Goal:
Count how many lines of the listing below contain the word "instances". Reply with the number only.

Data supplied:
# # #

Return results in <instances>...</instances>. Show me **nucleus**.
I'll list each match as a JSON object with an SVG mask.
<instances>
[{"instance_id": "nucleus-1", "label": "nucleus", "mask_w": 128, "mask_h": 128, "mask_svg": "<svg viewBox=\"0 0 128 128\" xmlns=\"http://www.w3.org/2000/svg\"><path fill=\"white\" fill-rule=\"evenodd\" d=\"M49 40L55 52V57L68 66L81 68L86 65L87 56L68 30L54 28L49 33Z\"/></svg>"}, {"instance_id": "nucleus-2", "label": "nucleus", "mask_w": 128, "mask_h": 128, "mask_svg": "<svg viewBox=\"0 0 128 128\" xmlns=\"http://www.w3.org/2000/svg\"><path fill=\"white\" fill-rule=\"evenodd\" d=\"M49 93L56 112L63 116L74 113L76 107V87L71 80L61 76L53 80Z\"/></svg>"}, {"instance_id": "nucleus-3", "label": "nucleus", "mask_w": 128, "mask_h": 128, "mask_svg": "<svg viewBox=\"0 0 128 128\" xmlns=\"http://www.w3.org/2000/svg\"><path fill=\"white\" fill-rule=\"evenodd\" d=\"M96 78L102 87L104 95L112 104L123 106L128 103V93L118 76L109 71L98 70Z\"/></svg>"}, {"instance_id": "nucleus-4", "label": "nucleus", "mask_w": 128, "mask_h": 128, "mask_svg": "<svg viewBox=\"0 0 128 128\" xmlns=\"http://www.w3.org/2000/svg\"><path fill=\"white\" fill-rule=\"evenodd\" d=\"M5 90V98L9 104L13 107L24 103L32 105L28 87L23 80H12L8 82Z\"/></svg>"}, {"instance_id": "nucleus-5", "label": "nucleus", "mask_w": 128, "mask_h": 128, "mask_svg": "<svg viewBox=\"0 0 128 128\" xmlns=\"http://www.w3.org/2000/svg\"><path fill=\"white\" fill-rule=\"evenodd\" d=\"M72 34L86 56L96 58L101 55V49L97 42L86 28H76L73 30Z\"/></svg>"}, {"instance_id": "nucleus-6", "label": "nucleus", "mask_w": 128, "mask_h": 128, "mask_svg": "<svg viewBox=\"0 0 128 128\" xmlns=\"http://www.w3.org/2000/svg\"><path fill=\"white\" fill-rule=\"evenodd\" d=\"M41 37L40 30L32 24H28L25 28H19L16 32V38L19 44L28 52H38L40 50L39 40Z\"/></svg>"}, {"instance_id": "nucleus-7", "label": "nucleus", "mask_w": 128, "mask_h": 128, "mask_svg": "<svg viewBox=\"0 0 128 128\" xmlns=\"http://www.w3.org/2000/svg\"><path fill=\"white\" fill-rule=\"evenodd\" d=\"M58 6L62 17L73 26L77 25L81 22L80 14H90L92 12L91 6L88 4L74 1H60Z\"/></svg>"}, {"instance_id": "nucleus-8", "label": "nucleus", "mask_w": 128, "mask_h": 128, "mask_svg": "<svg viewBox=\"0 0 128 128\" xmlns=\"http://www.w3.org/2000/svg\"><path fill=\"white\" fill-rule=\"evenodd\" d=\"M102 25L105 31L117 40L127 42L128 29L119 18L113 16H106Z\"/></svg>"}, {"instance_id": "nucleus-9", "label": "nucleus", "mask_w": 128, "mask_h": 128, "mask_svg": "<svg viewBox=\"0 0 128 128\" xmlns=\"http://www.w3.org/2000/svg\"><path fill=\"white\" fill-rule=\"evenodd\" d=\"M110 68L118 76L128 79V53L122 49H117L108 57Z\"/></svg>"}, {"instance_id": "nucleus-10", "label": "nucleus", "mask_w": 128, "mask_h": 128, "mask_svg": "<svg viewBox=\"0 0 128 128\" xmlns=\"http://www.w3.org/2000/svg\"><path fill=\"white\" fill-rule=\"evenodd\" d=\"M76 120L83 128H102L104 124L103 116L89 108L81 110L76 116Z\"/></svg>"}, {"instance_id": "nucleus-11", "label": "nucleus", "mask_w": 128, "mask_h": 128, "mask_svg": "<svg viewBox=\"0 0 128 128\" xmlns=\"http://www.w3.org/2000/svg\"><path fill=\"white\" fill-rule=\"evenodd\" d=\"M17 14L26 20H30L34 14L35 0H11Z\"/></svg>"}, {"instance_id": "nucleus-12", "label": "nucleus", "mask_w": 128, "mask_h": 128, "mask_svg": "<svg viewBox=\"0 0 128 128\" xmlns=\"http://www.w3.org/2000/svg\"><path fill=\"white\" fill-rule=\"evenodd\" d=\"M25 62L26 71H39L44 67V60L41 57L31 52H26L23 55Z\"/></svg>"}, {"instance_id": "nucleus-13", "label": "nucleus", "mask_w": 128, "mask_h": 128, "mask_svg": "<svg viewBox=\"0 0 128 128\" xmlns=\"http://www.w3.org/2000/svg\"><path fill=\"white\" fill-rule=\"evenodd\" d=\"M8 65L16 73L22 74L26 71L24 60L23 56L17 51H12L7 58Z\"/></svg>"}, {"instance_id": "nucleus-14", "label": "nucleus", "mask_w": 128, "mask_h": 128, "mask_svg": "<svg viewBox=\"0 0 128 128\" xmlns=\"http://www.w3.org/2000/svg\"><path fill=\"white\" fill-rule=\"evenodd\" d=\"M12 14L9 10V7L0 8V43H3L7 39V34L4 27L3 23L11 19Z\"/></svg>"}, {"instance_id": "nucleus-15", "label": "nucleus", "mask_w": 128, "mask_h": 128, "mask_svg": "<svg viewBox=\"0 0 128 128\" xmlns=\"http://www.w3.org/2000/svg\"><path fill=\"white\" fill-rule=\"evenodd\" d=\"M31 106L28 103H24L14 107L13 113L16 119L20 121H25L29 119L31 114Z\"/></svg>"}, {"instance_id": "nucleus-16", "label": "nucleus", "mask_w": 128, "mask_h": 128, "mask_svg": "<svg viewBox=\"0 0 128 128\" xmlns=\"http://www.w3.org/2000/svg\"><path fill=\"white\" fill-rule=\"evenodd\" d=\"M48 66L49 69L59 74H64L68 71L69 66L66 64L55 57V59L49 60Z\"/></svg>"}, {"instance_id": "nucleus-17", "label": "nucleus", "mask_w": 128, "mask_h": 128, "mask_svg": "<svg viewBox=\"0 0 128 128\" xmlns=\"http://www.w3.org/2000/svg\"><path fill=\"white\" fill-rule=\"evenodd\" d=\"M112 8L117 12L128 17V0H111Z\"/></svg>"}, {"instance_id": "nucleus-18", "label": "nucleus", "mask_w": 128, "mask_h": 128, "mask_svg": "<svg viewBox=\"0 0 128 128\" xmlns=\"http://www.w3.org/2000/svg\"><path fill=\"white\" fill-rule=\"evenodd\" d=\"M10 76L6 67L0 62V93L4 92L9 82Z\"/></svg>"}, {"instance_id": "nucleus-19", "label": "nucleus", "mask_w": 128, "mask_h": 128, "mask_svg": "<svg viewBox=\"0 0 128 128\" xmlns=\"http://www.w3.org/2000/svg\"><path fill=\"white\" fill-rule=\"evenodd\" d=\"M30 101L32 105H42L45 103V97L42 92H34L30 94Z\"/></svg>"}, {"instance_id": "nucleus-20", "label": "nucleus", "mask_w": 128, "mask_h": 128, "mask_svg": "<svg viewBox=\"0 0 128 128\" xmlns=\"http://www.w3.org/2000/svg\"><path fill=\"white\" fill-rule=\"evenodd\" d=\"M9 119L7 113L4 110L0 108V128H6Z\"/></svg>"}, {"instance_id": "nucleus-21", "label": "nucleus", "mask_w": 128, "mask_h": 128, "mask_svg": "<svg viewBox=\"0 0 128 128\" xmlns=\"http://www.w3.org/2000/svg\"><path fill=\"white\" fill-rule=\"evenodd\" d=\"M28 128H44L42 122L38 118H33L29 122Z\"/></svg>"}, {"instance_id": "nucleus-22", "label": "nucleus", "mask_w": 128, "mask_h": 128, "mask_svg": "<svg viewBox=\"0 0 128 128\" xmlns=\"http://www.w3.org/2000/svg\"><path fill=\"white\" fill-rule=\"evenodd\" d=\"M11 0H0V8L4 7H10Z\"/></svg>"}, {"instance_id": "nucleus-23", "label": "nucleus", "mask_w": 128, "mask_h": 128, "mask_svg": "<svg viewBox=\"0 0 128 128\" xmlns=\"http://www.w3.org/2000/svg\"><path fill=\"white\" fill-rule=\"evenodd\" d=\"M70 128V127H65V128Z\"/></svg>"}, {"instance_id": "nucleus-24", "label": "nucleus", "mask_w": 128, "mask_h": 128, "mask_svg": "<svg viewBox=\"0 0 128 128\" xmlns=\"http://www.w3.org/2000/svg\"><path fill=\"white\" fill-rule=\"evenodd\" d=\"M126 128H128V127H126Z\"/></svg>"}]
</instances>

# # #

The completed task:
3